- Task prompt
Once you reach the line that holds "in Kinetic (I" in the listing below, output it and every line after it through the line that holds "Found 1 bugs", word for word.

Provided information: Begin

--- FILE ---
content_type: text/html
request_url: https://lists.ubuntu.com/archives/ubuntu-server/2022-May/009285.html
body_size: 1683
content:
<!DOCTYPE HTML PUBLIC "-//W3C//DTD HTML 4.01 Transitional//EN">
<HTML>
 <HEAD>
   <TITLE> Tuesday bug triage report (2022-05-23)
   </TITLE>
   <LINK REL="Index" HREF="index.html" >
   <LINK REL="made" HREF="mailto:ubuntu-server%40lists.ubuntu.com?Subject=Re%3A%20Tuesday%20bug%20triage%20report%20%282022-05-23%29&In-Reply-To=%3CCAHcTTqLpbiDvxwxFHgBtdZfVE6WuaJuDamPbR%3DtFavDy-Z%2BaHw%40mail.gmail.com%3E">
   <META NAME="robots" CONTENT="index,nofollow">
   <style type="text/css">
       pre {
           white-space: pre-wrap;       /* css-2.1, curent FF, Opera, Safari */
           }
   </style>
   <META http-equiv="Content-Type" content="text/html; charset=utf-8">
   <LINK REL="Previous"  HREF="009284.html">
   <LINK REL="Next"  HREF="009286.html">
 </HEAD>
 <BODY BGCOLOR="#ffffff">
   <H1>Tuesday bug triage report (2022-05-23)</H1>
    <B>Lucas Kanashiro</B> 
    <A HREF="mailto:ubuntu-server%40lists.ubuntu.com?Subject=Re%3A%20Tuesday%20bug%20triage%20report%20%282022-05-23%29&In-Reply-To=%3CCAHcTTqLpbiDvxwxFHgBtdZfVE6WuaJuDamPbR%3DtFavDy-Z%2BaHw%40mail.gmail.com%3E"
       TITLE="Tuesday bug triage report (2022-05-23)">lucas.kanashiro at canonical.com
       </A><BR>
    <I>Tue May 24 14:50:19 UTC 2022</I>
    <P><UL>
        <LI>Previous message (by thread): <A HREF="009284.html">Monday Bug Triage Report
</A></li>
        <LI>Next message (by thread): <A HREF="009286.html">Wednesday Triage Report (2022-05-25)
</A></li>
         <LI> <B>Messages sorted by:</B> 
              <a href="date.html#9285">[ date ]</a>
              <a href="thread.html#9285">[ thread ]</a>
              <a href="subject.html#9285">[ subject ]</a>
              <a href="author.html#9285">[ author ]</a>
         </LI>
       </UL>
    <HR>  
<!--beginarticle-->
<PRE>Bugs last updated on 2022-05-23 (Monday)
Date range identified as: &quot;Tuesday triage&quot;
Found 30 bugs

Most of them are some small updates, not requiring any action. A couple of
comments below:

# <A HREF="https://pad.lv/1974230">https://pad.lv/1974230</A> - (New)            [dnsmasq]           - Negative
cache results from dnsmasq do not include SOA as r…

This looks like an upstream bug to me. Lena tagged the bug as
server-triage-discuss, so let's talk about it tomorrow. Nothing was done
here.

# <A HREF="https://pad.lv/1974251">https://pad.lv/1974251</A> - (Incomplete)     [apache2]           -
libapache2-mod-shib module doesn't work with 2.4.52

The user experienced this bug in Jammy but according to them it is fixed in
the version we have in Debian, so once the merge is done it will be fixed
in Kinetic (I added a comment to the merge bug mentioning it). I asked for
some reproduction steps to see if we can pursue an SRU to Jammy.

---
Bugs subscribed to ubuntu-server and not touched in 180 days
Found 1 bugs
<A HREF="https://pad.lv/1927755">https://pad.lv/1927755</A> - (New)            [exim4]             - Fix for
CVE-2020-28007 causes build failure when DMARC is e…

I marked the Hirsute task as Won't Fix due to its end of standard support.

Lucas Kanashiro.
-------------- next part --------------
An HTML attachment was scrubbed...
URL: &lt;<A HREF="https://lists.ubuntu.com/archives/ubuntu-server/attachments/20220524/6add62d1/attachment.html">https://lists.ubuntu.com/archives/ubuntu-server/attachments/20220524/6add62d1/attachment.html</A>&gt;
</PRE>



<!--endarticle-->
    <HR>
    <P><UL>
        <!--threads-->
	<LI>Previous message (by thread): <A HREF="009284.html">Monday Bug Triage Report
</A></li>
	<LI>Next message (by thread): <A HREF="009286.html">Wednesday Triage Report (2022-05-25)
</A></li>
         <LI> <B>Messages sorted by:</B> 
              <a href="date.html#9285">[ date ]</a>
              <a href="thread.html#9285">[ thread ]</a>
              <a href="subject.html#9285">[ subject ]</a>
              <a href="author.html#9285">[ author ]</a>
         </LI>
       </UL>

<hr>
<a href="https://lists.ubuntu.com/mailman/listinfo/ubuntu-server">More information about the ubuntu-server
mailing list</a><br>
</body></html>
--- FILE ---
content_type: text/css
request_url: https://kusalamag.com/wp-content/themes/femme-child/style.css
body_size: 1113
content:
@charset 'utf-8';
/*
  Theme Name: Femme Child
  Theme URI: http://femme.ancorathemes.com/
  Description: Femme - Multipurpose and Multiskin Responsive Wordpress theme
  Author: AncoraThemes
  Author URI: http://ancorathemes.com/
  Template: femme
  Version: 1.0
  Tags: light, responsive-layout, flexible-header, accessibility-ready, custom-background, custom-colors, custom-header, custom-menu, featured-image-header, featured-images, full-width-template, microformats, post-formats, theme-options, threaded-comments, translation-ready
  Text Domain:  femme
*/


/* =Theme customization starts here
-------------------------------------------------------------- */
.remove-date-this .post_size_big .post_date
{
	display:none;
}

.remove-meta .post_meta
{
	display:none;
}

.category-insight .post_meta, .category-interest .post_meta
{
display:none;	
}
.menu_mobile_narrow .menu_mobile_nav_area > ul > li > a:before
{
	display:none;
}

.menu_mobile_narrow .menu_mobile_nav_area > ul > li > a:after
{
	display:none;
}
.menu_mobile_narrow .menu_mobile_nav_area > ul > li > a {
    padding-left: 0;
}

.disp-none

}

Provided information: End

- Output of the exercise
in Kinetic (I added a comment to the merge bug mentioning it). I asked for
some reproduction steps to see if we can pursue an SRU to Jammy.

---
Bugs subscribed to ubuntu-server and not touched in 180 days
Found 1 bugs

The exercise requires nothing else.